The impact of global climate change on tropical forest biodiversity in Amazonia
Miles, L Grainger, A Phillips, O
GLOBAL ECOLOGY AND BIOGEOGRAPHY 13:6 553-565
Aim To model long-term trends in plant species distributions in response to predicted changes in global climate. Location Amazonia. Methods The impacts of expected global climate change on the potential and realized distributions of a representative sample of 69 individual Angiosperm species in Amazonia were simulated from 1990 to 2095. The climate trend followed the HADCM2GSa1 scenario, which assumes an annual 1% increase of atmospheric CO2 content with effects mitigated by sulphate forcing. Potential distributions of species in one-degree grid cells were modelled using a suitability index and rectilinear envelope based on bioclimate variables. Realized distributions were additionally limited by spatial contiguity with, and proximity to, known record sites.

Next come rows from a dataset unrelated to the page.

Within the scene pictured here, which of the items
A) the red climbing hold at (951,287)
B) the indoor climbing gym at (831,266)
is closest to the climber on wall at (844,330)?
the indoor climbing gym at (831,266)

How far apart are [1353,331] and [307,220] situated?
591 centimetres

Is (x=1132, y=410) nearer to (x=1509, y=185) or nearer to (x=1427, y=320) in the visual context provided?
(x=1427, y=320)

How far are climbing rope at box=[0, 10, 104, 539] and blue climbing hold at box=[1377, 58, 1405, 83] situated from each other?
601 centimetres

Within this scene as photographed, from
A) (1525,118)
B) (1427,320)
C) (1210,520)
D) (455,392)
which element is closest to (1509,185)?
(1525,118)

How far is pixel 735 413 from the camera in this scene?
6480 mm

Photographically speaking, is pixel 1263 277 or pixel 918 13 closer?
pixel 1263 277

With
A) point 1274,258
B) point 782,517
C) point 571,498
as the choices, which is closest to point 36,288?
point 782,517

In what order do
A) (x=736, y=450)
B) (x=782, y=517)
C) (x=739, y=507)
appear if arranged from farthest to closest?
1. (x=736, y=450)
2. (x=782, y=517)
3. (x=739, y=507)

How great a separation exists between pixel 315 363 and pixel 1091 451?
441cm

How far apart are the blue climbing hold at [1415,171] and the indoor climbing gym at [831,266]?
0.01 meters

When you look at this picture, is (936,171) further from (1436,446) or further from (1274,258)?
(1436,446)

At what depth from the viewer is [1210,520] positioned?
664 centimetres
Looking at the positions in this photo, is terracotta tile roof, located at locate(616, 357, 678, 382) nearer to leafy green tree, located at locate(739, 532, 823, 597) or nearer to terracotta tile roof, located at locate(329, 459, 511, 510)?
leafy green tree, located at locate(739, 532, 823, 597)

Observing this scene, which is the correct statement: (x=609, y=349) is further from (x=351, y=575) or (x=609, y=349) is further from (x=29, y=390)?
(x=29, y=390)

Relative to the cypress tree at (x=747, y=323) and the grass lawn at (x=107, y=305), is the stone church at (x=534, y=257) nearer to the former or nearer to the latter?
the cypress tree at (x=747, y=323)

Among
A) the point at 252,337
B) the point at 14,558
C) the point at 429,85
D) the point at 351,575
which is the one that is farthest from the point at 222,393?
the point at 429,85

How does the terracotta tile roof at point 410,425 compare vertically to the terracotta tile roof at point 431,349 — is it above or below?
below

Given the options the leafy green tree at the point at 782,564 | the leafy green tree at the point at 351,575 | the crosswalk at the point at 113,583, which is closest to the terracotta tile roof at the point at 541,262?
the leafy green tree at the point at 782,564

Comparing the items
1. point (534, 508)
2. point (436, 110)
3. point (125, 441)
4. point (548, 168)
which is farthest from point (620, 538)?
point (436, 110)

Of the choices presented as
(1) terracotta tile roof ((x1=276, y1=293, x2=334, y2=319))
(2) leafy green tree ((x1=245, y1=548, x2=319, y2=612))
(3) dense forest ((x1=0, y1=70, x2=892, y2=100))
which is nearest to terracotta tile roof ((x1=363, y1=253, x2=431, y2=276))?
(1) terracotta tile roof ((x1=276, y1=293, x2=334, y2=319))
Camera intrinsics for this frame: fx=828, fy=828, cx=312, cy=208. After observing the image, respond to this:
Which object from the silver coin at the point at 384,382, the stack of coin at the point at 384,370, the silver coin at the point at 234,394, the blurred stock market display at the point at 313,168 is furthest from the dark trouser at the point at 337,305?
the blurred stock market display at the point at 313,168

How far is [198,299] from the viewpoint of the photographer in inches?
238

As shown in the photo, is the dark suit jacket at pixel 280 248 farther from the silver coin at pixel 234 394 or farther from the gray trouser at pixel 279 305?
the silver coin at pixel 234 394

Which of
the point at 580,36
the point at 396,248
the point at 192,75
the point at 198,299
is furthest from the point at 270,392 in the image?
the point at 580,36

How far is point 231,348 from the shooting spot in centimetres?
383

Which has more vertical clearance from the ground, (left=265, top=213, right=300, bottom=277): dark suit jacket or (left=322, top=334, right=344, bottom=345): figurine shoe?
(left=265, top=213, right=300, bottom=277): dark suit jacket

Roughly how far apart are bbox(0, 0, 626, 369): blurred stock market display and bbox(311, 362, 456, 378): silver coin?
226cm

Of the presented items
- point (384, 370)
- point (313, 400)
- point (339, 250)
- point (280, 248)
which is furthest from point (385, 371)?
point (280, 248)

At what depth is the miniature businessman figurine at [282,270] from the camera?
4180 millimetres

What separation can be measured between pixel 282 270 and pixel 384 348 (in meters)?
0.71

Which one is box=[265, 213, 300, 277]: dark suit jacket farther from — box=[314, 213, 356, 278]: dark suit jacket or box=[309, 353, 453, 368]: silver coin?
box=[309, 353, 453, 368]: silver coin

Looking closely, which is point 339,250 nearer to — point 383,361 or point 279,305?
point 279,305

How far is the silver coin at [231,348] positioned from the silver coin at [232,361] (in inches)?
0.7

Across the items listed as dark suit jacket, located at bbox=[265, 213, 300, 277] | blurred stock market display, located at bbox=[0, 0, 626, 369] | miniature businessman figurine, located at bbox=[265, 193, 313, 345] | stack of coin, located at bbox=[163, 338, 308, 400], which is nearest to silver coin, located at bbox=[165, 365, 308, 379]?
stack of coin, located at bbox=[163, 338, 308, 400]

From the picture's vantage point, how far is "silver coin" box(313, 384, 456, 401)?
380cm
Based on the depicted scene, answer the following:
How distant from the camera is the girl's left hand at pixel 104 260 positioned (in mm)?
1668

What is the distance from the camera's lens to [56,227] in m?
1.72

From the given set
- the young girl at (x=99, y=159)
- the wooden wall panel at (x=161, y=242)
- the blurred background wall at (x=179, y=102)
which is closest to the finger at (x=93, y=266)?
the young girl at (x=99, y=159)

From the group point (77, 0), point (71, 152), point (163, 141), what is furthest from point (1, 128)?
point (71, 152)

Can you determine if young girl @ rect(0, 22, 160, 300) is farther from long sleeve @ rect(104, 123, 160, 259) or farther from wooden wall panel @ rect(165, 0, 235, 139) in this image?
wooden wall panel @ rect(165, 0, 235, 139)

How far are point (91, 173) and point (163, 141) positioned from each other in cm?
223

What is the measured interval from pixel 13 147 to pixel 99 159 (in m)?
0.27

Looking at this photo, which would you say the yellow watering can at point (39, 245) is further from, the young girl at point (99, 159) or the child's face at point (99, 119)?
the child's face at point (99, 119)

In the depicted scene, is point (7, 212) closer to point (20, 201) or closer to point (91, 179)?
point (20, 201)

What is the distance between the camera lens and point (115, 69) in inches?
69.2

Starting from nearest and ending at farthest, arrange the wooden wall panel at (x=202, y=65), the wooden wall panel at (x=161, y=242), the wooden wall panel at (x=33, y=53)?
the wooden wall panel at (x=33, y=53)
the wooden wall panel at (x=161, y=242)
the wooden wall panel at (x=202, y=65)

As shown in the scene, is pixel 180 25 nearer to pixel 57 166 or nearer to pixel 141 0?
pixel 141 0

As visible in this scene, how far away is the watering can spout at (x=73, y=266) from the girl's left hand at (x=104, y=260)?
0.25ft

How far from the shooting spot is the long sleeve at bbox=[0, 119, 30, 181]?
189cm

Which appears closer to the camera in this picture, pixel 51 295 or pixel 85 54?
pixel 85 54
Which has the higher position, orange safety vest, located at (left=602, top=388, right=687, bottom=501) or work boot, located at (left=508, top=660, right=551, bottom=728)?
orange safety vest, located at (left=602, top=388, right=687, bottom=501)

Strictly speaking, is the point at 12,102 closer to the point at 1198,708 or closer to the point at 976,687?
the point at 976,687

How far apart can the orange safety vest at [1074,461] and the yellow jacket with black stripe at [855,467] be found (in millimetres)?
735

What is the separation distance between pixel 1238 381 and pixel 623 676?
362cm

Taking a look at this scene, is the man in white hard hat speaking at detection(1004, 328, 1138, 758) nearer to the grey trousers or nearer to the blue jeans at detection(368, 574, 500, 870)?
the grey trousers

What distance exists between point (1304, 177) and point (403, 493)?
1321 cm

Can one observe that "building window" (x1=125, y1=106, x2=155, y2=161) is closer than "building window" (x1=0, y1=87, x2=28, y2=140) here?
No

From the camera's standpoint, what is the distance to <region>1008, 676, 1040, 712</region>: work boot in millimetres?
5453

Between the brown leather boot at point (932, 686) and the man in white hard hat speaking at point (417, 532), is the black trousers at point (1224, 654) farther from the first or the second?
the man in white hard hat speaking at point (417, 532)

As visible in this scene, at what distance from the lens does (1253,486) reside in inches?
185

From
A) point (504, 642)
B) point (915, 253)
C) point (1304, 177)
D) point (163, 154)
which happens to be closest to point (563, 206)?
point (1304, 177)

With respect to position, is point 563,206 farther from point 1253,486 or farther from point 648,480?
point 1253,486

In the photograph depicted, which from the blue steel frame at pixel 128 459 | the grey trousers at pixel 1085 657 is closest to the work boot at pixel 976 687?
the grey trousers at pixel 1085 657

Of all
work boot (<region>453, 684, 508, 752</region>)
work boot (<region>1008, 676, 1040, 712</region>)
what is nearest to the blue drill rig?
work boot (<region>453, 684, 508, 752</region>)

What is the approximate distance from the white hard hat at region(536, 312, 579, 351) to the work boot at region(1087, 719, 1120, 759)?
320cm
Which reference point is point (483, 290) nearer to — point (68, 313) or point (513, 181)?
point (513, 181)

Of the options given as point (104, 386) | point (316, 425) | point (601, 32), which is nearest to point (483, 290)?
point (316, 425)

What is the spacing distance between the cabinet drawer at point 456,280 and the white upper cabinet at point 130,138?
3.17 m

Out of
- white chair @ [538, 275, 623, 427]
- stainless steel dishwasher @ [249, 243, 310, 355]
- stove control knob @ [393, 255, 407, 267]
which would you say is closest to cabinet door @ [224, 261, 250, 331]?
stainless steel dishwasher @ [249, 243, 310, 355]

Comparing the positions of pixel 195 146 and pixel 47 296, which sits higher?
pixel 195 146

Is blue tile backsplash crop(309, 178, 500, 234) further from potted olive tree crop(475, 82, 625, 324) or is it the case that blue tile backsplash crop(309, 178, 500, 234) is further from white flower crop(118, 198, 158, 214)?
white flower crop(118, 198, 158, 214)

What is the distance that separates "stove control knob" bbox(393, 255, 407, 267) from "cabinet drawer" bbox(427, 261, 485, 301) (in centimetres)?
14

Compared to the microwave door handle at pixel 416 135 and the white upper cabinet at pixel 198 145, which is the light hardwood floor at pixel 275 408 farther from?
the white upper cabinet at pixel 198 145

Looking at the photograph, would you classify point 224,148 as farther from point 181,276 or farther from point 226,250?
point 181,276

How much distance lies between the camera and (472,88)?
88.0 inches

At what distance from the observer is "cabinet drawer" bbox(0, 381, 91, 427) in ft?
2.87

A size-structured population model was simulated for each cell in the realized distributions to allow for lags in response to climate change, but dispersal was not included. Results In the resulting simulations, 43% of all species became non-viable by 2095 because their potential distributions had changed drastically, but there was little change in the realized distributions of most species, owing to delays in population responses. Widely distributed species with high tolerance to environmental variation exhibited the least response to climate change, and species with narrow ranges and short generation times the greatest. Climate changed most in north-east Amazonia while the best remaining conditions for lowland moist forest species were in western Amazonia. Main conclusions To maintain the greatest resilience of Amazonian biodiversity to climate change as modelled by HADCM2GSa1, highest priority should be given to strengthening and extending protected areas in western Amazonia that encompass lowland and montane forests.